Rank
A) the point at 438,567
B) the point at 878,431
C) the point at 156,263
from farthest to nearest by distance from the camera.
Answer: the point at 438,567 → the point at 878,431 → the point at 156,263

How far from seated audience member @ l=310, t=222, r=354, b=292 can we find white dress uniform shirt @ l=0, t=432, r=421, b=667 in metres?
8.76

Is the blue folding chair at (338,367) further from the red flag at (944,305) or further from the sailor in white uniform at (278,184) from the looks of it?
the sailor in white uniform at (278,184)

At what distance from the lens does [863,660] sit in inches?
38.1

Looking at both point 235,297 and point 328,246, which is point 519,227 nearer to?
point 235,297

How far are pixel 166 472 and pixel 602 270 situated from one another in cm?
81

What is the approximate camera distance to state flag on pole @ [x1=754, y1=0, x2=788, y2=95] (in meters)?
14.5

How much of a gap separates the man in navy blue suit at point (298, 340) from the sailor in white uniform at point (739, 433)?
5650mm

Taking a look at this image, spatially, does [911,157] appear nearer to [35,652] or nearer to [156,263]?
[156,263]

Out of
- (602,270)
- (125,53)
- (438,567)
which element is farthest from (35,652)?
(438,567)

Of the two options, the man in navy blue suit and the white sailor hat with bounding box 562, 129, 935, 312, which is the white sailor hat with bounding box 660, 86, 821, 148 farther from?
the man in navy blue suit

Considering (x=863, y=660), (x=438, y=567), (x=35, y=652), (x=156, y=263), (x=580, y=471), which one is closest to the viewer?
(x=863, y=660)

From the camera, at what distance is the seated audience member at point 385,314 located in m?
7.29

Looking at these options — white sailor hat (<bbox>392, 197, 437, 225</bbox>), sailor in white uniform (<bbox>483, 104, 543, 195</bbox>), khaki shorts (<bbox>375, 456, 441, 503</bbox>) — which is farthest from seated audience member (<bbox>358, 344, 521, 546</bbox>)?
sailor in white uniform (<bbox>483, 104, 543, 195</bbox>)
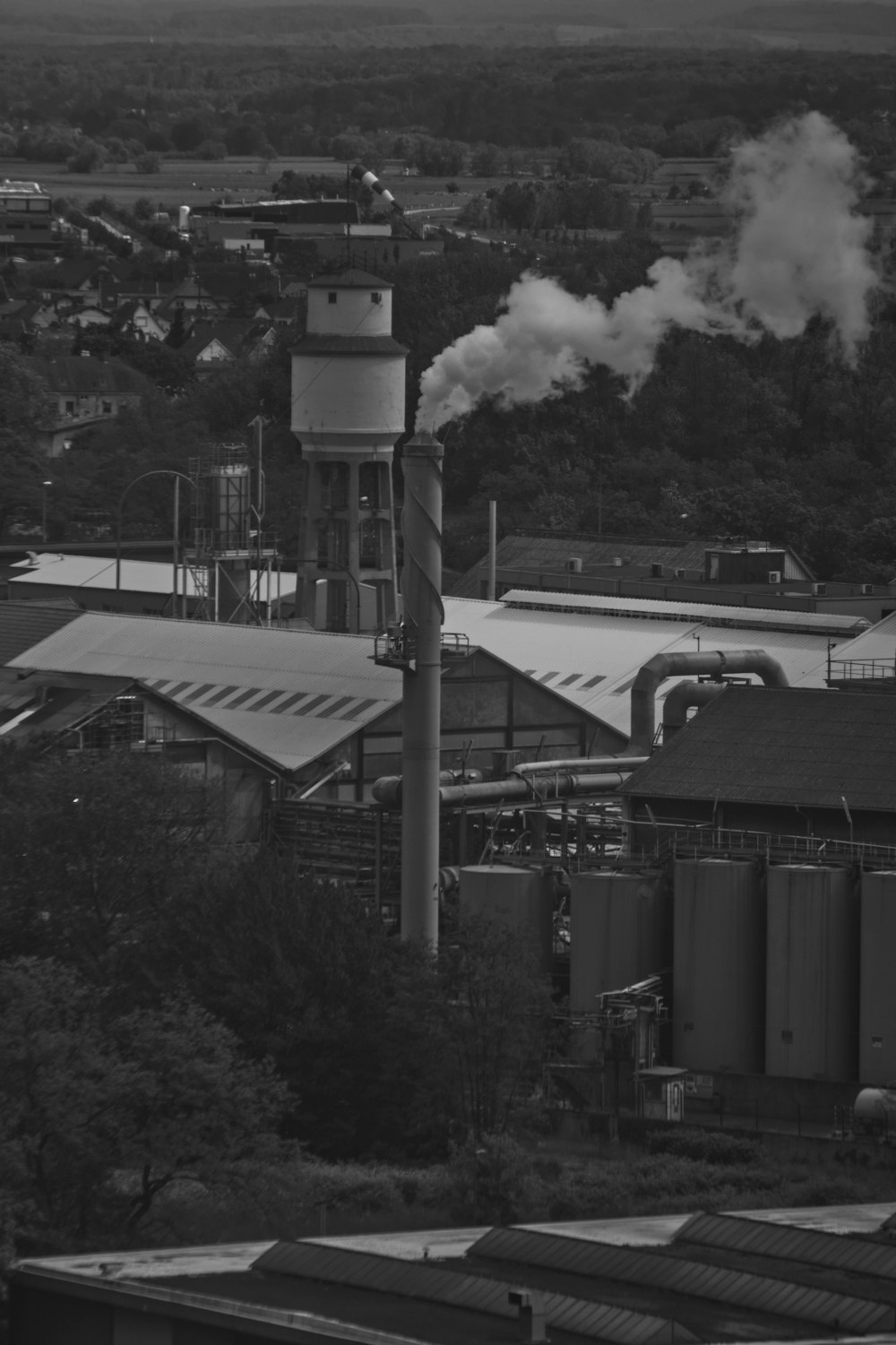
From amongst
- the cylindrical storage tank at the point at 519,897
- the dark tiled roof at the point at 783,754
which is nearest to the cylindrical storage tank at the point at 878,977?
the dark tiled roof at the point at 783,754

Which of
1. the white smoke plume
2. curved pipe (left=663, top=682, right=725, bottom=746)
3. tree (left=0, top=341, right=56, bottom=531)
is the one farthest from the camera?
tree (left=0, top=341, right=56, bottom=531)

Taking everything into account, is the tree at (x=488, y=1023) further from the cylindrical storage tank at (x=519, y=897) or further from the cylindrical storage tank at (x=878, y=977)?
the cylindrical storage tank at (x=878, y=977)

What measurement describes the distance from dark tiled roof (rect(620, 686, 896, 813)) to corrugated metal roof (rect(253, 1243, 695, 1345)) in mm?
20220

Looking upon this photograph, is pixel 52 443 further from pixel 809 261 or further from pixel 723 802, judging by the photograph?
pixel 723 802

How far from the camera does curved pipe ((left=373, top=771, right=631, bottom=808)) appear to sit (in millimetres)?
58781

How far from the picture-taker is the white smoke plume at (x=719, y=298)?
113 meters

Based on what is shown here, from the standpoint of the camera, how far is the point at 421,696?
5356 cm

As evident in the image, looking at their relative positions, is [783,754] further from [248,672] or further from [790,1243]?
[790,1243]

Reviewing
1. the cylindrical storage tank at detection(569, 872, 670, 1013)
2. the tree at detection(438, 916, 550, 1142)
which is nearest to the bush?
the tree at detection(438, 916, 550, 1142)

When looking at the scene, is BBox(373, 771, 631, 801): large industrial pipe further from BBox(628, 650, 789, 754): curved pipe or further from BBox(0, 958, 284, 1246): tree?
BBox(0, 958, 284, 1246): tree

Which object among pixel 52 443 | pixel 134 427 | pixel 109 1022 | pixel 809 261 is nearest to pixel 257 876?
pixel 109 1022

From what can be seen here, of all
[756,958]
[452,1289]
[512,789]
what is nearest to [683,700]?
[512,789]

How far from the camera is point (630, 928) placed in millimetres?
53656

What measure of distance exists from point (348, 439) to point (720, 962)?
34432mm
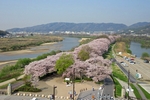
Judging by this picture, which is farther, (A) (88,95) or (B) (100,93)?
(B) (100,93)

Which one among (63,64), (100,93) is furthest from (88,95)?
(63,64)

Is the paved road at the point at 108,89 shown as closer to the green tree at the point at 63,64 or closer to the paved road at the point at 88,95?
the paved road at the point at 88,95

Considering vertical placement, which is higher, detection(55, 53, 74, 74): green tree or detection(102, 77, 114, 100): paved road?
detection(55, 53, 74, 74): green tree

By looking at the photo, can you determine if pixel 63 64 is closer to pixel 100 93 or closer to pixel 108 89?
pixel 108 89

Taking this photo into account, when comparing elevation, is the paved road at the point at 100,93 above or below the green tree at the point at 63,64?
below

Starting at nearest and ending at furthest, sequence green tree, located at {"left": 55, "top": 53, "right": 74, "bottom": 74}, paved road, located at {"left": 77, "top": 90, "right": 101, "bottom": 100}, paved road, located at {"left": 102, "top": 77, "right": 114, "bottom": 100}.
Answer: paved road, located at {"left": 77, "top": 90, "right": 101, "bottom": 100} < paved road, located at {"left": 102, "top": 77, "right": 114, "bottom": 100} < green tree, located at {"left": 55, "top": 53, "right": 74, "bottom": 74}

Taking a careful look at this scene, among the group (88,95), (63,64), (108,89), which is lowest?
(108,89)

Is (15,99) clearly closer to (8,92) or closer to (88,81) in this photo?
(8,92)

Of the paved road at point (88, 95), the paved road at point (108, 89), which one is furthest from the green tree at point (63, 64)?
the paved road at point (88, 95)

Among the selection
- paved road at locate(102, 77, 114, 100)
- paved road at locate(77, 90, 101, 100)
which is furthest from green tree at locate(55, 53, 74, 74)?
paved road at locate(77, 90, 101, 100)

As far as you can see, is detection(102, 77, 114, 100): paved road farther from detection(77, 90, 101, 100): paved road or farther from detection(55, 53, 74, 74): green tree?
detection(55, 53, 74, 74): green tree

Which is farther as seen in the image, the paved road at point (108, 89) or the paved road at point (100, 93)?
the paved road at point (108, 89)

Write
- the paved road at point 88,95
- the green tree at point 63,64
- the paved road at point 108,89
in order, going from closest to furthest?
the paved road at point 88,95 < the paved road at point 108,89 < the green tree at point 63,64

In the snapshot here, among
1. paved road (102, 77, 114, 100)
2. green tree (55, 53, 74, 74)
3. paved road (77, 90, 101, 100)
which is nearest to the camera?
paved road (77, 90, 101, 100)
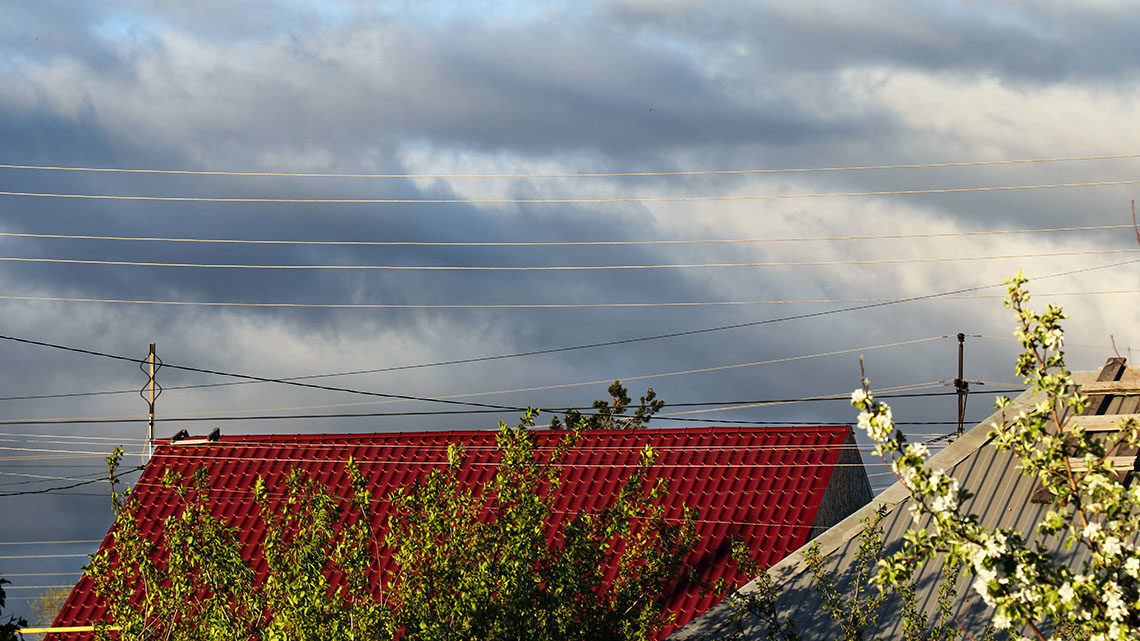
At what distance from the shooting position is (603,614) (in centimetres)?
--
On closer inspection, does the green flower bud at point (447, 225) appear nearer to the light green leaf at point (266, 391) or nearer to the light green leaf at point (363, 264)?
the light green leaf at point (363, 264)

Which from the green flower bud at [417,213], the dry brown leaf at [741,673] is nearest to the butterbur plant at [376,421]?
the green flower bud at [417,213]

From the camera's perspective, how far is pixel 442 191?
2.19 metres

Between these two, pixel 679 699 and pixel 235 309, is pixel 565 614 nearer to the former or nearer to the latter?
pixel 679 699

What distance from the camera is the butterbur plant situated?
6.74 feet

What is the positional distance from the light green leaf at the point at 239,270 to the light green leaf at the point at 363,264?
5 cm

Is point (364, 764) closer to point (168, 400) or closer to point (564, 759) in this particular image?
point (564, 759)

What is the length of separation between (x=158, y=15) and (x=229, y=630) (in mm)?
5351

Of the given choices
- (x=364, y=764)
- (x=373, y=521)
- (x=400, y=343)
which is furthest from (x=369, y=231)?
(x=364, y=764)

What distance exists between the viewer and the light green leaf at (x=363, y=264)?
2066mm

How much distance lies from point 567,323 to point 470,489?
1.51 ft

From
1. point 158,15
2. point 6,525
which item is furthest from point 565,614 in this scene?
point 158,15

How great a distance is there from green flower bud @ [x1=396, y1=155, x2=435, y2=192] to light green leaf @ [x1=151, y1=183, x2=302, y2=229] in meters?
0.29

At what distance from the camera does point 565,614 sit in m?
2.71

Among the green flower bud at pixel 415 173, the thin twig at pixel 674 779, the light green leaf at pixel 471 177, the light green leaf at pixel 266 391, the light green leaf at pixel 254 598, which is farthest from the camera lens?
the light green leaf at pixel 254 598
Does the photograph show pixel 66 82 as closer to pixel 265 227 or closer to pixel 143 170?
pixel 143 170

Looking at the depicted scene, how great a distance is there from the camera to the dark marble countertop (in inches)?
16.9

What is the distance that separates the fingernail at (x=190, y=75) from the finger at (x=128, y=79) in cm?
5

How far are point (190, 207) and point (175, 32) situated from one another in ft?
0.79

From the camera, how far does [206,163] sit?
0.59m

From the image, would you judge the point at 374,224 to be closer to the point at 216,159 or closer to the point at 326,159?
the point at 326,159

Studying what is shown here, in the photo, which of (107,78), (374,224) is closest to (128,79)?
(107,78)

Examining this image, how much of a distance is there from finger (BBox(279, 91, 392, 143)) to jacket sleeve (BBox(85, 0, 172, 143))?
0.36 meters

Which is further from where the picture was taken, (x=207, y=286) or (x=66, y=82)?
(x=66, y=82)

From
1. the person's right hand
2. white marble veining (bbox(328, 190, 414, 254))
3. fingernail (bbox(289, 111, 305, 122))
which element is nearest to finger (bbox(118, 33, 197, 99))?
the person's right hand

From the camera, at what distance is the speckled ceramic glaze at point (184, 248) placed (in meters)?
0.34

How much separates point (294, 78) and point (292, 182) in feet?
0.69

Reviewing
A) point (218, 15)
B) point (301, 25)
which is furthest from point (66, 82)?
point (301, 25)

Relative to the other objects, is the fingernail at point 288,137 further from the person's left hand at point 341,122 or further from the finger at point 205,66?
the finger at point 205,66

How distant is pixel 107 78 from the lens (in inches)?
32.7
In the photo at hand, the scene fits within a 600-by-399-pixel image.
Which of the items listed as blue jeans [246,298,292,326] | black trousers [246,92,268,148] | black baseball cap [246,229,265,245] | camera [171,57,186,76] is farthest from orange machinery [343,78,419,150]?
---
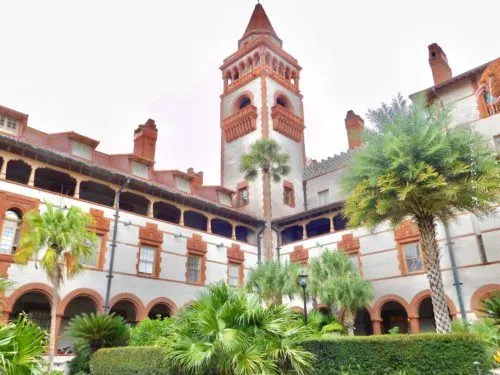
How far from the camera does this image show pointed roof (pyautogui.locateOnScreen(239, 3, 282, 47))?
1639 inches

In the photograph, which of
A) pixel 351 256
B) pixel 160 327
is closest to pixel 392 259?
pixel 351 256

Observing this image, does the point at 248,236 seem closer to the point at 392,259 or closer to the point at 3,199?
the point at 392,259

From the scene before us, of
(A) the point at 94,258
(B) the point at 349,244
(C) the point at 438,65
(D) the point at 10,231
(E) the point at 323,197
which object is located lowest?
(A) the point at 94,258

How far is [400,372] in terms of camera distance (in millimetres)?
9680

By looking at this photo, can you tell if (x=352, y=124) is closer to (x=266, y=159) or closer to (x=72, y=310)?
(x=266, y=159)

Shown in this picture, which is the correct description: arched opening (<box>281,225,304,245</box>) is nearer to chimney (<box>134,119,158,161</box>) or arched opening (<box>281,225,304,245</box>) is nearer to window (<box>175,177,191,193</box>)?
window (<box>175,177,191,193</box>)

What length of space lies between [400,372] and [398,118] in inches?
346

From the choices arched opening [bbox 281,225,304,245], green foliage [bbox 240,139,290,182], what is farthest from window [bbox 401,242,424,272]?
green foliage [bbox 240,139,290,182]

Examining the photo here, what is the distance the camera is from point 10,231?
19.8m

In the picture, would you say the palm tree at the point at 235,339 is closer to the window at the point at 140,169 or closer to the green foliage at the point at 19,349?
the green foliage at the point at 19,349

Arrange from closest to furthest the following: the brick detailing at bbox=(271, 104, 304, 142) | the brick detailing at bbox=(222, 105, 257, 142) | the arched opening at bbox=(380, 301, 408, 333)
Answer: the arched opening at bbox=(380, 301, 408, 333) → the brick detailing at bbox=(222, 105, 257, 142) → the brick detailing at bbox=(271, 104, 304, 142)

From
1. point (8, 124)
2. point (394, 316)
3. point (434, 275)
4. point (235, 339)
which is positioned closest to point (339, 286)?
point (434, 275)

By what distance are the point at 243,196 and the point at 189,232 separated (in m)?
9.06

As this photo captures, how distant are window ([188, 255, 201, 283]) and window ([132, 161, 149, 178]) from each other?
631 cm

(Problem to solve)
Count the lines in the entries above that contain the word "appear", and reply with only that number.

(Output for this exercise)
3